A team of doctors from Partners In Health, a Boston-based nonprofit committed to providing basic health care to the world's poorest regions, has just arrived in West Africa. Co-founder Paul Farmer and other staff will work with two local organizations to lay the groundwork for a two- to three-year project to deal with Ebola. They're recruiting additional volunteers, including physicians and nurses.

This Saturday, Direct Relief will charter a private jet to send its 11th shipment of supplies to Liberia and Sierra Leone during the outbreak: $11 million worth of protective gear, gloves and medicine, weighing in at 100 tons. The California-based medical aid group has been providing emergency medical supplies for 66 years. This latest shipment will be their largest ever, says CEO Thomas Tighe.

"Someone needed to do it, and we realized that was us," Tighe says. His group already had the materials, it had partners in Africa and, he says, "We know how to do it."

Tighe believes governments must take the lead in a crisis like this. But nonprofits can play a complementary role. "Those big wheels of government – they turn slowly," he says. "Nonprofits are sort of the smaller wheels that turn faster."

In Modesto, Calif., Relief Inc. has been collecting medical supplies since the beginning of the outbreak, filling a 40-foot shipping container that will make its way to Liberia.

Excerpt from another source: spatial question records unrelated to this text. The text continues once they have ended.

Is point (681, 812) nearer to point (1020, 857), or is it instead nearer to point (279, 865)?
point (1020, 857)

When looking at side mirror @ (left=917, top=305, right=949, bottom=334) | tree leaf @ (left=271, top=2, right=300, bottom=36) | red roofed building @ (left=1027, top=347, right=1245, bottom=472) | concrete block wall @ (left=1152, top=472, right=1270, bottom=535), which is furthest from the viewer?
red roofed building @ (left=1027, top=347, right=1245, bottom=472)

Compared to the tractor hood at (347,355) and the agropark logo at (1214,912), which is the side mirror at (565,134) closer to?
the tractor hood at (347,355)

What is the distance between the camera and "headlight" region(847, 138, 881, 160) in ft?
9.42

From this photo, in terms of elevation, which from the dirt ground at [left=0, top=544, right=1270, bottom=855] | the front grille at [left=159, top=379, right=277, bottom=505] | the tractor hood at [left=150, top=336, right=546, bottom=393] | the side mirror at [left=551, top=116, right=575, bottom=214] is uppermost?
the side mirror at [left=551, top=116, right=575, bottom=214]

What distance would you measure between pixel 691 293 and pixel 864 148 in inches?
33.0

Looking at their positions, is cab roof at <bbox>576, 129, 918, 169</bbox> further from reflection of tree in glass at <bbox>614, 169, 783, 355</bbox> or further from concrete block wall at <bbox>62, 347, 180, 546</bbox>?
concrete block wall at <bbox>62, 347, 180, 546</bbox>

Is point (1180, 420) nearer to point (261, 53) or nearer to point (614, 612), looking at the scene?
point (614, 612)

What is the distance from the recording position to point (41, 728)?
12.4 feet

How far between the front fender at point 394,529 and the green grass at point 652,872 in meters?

Relief Inc. has largely worked to better the lives of women and children in war-torn Liberia. When the outbreak hit, the group began gathering protective gear, disinfectant and other supplies.

Wrangling donations and finding an airline to work with hasn't been easy, says CEO Phebe Dennis-Fortt, who was born and raised in Liberia and still has family there.

Their contribution may not rival the size of Direct Relief's, but every bit counts. Especially for Dennis-Fortt. "We were at war for years," the 53-year-old says. "We were finally starting to see some peace, and people were still coming up with hope."

Then Ebola came "out of the blue" and again, she had to watch her community suffer.

"It's just too much pain, and you want it to go away," she says. "But it doesn't."